According to the mission, the river is a little cleaner with Vedan having cut production and treating wastewater. However, 21 cesspits, covering 14 hectares, may yet overflow if it rains heavily.
Mr. Nguyen told the company to complete construction of its wastewater treatment system, to use modern technology and, under the local authority’s supervision, warned other businesses in the country to adhere to environmental regulations.
Colonel Phan Huu Vinh, deputy head of the environmental police department of the Ministry of Public Security, required other companies in the central province of Ha Tinh, the highland province of Gia Lai and the southern province of Binh Phuoc, to act as Vedan has.
Residents living nearby the Thi Vai River told the mission that they suspected some companies still secretly release wastewater into the river, as it sometimes smells horrendous.
In response, the Ministry of Natural Resources and Environment ordered the local authority to maintain vigilance and monitor pollution levels.
To protect Thi Vai river, authorities have halted the issuing of business licenses to industrial parks along the river.
The minister highlighted other polluters, including the industrial zones of Nhon Trach 1 and 2, My Xuan, Go Dau, Phu My and Vedan.
With regard to compensation for farmers and fishermen, the minister said, “Any company causing economic loss and health problems to people must pay compensation.”
The deputy head of the Department of Natural Resources and Environment in Dong Nai, Phan Van Linh, said that Taiwanese MSG producer agreed to pay direct and indirect support.

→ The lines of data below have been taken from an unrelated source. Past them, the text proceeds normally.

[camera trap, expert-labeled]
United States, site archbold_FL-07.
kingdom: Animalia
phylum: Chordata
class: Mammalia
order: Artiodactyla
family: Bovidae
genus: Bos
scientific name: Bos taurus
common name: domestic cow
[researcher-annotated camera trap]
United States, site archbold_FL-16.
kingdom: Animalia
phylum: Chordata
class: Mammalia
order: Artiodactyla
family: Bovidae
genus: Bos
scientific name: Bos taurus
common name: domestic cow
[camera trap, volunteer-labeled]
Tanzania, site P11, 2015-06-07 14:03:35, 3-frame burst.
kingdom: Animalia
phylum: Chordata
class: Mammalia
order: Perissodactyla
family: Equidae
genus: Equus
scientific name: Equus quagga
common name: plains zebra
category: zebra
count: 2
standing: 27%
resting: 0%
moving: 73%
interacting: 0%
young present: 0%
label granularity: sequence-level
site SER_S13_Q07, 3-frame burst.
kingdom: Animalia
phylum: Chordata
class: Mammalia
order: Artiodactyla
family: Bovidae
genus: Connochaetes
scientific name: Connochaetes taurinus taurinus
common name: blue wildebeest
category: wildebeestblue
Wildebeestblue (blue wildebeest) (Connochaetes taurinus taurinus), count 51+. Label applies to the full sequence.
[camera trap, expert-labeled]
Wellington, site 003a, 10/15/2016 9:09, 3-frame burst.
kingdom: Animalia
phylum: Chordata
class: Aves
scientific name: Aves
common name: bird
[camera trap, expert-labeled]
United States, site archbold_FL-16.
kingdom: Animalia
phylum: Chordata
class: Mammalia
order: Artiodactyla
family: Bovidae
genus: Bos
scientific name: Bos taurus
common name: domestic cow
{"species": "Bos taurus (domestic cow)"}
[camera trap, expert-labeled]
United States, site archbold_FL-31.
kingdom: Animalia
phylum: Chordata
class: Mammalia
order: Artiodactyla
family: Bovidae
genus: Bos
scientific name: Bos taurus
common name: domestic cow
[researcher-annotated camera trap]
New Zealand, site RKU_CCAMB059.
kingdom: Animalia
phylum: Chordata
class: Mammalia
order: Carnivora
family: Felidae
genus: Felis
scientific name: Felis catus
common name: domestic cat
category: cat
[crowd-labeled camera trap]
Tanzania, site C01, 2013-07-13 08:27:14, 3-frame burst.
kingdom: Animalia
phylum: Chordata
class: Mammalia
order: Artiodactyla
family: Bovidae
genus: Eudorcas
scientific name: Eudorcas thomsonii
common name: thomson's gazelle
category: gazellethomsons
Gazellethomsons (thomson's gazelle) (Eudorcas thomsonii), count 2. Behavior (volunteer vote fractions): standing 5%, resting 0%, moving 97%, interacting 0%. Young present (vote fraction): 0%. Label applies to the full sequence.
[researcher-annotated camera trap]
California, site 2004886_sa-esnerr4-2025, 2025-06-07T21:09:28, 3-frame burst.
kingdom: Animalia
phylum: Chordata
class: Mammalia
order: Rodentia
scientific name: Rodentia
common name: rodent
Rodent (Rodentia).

It will spend VND20 billion (US$1.1 million), including compensation of VND6 billion ($337,000) to farmers and fishermen in Ba Ria – Vung Tau Province.
Through indirect support, Vedan will set up a VND6 billion fund to help effected farmers and fishermen in Dong Nai and Ba Ria – Vung Tau provinces and Ho Chi Minh City by giving jobs training, encouraging their children to study and build infrastructure.
The deputy chairman of Ba Ria – Vung Tau Province, Tran Ngoc Thoi, claimed that such solutions are unsatisfactory. The company should compensate aquatic produce breeders and provide better support to fishermen
Col. Vinh proposed setting up a research team to estimate losses caused by the pollution.
Mr. Nguyen suggested farmers and Vedan should enter into negotiations, adding that any businesses that want to set up in Vietnam should help locals live decent lives.